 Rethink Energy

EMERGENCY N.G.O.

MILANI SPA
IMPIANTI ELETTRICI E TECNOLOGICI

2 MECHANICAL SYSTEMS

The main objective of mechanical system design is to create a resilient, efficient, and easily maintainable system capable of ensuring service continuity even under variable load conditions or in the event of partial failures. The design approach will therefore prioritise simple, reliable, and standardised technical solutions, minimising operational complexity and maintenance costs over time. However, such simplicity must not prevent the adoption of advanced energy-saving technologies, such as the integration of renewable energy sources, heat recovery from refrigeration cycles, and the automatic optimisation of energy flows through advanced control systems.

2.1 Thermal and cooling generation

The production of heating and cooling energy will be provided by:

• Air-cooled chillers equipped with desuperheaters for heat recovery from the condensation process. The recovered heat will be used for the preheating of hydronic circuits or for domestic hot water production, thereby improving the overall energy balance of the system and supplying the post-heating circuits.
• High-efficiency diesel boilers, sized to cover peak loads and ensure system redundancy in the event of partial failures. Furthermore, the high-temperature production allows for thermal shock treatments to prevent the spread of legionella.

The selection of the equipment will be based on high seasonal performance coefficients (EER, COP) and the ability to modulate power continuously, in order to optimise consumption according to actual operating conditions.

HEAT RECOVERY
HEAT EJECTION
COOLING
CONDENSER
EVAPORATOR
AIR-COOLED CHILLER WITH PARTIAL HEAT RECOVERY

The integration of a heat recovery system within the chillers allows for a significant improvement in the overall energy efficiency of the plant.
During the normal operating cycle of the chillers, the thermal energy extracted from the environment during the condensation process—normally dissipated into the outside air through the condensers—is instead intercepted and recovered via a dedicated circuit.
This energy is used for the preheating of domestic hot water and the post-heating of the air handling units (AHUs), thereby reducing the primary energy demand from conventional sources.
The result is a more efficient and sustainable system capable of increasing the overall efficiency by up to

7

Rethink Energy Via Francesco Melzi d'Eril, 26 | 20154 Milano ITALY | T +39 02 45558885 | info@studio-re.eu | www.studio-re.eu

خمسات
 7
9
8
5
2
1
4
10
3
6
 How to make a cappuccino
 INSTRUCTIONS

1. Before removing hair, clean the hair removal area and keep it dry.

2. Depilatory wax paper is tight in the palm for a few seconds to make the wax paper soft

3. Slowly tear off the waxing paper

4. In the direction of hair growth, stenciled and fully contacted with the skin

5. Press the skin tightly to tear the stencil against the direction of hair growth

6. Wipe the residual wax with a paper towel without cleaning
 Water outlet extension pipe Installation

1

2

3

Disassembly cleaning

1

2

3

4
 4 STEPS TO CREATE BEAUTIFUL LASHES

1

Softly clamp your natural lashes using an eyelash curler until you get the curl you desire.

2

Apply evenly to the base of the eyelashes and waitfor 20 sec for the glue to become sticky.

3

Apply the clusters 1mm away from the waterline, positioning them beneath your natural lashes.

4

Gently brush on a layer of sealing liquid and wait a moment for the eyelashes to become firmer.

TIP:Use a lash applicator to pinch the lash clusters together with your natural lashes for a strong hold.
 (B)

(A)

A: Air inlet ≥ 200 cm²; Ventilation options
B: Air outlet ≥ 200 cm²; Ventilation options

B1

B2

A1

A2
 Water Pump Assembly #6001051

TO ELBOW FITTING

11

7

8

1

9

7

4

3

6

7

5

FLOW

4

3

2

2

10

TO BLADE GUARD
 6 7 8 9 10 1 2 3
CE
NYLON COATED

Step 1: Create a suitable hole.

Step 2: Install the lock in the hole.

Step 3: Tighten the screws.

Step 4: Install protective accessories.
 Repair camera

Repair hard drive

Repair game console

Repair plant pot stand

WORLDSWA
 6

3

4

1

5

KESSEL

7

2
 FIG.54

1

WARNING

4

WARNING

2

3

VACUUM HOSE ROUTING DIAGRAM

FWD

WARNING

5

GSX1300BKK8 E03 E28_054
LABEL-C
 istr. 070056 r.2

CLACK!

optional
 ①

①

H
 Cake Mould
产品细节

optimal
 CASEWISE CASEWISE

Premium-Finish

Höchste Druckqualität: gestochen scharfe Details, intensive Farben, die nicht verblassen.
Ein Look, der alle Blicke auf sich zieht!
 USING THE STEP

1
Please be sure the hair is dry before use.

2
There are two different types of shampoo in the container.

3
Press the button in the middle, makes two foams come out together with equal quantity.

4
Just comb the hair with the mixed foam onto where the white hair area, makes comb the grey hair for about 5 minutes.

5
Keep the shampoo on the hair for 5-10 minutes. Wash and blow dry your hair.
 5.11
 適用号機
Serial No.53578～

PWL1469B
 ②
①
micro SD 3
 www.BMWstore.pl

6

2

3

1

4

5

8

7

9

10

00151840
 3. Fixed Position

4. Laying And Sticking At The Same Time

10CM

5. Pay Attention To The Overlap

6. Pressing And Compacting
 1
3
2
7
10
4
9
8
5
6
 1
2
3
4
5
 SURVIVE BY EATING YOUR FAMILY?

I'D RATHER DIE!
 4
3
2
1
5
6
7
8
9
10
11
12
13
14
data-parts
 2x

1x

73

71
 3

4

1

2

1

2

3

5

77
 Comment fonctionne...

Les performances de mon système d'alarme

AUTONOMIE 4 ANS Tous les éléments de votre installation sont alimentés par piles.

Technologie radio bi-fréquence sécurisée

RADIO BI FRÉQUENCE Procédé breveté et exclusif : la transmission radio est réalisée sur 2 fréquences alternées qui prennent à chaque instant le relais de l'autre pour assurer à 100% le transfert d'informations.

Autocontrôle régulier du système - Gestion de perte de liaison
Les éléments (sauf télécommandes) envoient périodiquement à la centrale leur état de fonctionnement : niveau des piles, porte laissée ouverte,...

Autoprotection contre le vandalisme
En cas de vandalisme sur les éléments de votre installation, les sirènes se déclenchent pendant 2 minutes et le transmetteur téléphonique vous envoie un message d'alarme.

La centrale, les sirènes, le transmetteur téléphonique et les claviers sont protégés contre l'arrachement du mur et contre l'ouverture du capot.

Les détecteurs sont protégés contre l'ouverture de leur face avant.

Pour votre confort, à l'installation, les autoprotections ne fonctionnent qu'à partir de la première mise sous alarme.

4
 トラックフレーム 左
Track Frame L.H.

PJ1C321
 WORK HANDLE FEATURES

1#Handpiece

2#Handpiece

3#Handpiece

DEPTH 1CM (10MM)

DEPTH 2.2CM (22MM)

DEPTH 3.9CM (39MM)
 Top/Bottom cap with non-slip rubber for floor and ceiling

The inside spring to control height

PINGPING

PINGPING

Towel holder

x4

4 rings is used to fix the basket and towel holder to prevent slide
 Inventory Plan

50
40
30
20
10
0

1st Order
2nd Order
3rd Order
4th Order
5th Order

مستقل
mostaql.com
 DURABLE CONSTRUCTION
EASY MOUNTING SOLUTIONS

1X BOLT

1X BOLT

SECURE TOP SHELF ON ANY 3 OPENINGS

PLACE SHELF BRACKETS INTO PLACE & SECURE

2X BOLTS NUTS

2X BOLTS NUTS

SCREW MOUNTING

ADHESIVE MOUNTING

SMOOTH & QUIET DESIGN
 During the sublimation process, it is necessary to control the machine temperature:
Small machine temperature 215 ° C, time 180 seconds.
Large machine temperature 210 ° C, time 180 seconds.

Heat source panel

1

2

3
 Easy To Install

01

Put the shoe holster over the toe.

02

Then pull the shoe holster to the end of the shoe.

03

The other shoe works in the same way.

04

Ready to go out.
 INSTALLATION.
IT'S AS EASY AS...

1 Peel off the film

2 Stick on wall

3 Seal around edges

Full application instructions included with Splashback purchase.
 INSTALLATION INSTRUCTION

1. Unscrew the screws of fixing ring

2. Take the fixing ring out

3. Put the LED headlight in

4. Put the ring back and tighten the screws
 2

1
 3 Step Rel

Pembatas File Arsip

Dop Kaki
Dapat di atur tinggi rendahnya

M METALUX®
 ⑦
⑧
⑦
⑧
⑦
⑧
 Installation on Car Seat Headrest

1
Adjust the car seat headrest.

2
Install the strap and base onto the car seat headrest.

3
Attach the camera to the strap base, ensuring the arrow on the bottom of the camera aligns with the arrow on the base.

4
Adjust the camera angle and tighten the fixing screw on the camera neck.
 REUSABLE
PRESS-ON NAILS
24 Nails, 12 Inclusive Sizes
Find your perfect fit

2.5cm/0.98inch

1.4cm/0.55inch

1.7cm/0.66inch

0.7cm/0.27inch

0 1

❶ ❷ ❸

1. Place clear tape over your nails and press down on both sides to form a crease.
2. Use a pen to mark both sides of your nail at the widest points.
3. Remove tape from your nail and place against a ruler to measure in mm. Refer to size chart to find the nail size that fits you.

****************

# [What you have to do]
Among the lines above, find the one with "Softly clamp your" and the one with "Step 1: Create a suitable hole.". Quote both and everything between them, exactly.

# [Exercise response]
Softly clamp your natural lashes using an eyelash curler until you get the curl you desire.

2

Apply evenly to the base of the eyelashes and waitfor 20 sec for the glue to become sticky.

3

Apply the clusters 1mm away from the waterline, positioning them beneath your natural lashes.

4

Gently brush on a layer of sealing liquid and wait a moment for the eyelashes to become firmer.

TIP:Use a lash applicator to pinch the lash clusters together with your natural lashes for a strong hold.
 (B)

(A)

A: Air inlet ≥ 200 cm²; Ventilation options
B: Air outlet ≥ 200 cm²; Ventilation options

B1

B2

A1

A2
 Water Pump Assembly #6001051

TO ELBOW FITTING

11

7

8

1

9

7

4

3

6

7

5

FLOW

4

3

2

2

10

TO BLADE GUARD
 6 7 8 9 10 1 2 3
CE
NYLON COATED

Step 1: Create a suitable hole.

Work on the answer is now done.